»»
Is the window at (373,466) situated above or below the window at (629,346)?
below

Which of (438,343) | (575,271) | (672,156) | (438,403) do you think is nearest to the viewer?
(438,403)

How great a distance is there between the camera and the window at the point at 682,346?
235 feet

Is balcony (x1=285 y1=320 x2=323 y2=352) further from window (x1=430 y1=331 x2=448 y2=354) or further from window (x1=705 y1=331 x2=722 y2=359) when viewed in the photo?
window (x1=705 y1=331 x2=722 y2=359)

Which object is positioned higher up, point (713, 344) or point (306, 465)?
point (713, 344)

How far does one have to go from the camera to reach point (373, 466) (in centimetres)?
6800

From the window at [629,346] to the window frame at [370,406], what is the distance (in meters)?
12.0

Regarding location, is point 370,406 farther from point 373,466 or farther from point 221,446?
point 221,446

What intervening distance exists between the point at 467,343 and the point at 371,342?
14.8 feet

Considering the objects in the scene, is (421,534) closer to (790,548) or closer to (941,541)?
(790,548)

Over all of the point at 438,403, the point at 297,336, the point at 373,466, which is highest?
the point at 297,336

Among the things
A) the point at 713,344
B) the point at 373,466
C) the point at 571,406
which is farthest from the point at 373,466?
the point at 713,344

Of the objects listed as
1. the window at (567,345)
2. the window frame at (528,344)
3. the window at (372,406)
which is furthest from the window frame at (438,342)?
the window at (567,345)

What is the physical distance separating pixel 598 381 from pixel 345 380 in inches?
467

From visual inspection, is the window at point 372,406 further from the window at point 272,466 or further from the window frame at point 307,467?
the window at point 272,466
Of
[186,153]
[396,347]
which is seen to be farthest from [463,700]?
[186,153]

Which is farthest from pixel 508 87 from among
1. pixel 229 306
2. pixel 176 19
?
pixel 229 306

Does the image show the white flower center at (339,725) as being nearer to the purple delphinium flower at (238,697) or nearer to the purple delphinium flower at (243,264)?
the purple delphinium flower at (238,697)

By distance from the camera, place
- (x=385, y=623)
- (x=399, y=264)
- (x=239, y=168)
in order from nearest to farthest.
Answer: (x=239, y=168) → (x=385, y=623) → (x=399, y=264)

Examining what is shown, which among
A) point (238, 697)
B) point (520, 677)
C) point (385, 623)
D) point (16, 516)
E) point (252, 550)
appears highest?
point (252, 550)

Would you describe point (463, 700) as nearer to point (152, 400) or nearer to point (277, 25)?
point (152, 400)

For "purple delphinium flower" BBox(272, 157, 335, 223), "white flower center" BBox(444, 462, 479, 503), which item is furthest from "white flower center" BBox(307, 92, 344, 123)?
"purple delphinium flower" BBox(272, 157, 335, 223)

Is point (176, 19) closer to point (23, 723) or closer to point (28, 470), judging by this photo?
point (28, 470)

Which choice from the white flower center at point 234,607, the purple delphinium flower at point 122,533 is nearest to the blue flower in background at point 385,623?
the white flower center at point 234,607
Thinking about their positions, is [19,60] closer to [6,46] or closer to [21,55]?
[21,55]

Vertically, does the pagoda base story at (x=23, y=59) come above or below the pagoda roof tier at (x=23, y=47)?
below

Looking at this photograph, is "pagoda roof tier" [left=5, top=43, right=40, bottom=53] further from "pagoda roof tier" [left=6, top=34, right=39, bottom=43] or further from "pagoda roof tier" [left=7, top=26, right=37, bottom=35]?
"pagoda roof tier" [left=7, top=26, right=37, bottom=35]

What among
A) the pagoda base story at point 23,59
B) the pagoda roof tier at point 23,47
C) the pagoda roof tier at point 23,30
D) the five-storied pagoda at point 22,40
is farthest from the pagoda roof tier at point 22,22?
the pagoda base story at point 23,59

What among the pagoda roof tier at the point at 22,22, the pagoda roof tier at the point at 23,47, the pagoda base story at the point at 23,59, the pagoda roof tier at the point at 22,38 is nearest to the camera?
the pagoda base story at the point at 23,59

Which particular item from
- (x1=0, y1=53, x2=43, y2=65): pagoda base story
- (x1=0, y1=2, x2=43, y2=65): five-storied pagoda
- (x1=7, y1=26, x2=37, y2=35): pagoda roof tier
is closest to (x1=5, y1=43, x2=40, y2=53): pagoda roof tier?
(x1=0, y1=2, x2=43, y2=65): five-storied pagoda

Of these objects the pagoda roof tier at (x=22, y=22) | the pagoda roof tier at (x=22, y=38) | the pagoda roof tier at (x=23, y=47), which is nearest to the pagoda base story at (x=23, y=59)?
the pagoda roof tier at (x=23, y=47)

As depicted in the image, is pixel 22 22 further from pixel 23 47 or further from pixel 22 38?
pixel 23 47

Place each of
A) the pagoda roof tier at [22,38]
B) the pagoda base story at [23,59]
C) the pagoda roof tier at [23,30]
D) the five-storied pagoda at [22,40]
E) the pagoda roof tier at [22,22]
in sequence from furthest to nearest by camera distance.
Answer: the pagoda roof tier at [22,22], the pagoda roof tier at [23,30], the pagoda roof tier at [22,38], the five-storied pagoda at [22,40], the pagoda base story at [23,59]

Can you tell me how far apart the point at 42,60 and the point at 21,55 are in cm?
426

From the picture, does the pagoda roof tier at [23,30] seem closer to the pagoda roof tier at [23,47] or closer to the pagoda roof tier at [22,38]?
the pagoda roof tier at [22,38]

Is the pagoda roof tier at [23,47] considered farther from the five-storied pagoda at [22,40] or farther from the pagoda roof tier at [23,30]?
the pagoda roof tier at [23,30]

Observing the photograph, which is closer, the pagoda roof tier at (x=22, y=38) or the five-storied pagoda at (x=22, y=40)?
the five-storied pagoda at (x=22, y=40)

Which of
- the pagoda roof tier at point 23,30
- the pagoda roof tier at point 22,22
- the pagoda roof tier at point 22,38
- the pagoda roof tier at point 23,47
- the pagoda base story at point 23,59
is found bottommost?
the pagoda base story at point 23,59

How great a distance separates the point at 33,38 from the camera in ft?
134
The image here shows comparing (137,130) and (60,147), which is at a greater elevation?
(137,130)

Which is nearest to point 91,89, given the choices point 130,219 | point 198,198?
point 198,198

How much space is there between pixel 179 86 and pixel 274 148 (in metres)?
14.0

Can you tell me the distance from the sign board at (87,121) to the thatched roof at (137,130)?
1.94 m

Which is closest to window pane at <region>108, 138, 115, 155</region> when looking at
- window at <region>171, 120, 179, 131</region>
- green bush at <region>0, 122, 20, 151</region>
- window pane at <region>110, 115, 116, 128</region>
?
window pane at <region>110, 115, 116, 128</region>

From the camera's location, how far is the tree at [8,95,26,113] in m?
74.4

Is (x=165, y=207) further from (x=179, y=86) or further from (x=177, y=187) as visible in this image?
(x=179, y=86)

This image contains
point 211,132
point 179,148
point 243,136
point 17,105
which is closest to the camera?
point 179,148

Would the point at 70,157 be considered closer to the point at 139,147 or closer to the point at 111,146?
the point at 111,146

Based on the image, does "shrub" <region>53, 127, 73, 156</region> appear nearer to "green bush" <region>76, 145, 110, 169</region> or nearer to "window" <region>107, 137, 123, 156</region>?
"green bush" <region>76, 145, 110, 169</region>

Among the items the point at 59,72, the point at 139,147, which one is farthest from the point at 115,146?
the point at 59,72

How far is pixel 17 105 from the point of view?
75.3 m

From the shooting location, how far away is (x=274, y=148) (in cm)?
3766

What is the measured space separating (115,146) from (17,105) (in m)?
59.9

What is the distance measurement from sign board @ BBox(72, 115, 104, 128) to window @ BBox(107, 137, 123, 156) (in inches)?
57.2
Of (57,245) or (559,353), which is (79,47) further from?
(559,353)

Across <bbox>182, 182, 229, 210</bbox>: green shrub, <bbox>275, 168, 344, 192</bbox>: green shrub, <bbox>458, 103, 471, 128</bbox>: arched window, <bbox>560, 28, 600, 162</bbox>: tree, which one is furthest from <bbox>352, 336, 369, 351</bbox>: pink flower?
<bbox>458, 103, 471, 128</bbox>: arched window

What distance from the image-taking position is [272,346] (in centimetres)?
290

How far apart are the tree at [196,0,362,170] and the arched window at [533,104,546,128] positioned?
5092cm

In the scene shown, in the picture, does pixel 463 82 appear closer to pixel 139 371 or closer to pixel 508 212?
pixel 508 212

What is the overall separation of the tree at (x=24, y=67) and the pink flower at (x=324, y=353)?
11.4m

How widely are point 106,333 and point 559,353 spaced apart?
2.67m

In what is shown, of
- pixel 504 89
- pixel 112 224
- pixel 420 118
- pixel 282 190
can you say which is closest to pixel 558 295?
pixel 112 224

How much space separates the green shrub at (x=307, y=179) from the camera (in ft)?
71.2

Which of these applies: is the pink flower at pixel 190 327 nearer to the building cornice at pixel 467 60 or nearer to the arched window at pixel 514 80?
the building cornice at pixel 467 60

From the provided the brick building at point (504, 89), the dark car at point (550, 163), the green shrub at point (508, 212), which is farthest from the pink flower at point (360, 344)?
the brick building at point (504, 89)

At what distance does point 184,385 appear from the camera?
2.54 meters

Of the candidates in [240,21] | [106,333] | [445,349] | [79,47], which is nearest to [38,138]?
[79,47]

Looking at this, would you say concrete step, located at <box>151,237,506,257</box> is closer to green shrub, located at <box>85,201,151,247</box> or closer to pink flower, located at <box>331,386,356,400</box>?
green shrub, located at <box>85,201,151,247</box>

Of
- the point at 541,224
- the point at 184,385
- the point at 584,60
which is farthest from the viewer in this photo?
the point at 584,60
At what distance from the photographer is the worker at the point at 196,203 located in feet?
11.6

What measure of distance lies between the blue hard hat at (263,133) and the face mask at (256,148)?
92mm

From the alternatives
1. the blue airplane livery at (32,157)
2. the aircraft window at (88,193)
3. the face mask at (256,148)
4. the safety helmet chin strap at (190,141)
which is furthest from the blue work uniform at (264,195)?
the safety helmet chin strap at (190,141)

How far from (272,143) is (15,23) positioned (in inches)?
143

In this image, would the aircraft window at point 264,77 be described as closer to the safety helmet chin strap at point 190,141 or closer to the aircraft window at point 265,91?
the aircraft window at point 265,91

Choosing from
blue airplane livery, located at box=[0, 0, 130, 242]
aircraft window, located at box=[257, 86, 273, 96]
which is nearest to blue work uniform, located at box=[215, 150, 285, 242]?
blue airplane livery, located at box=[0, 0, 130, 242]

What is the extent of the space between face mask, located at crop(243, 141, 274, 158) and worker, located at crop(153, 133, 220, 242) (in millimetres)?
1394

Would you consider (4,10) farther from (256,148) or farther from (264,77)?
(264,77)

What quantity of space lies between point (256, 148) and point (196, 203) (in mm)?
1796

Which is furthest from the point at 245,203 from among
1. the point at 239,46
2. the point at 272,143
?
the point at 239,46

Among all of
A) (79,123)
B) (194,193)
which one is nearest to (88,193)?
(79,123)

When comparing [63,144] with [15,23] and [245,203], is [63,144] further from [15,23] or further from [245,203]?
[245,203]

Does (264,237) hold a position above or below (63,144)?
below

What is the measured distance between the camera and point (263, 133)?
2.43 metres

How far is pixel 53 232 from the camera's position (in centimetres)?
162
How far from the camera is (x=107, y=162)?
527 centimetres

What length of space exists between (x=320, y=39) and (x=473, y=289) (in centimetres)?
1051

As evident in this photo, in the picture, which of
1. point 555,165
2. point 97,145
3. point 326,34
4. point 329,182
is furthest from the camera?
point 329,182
««
> EXERCISE GOAL
Only the lines from the one with "Does (264,237) hold" through the end of the material are wanted; copy them exactly, both ends included.

> EXERCISE OUTPUT
Does (264,237) hold a position above or below (63,144)?
below

What is the measured distance between the camera and point (263, 133)?
2.43 metres

How far is pixel 53 232 from the camera's position (in centimetres)?
162
How far from the camera is (x=107, y=162)?
527 centimetres

What length of space exists between (x=320, y=39) and (x=473, y=289) (in centimetres)?
1051

As evident in this photo, in the picture, which of
1. point 555,165
2. point 97,145
3. point 326,34
4. point 329,182
is furthest from the camera?
point 329,182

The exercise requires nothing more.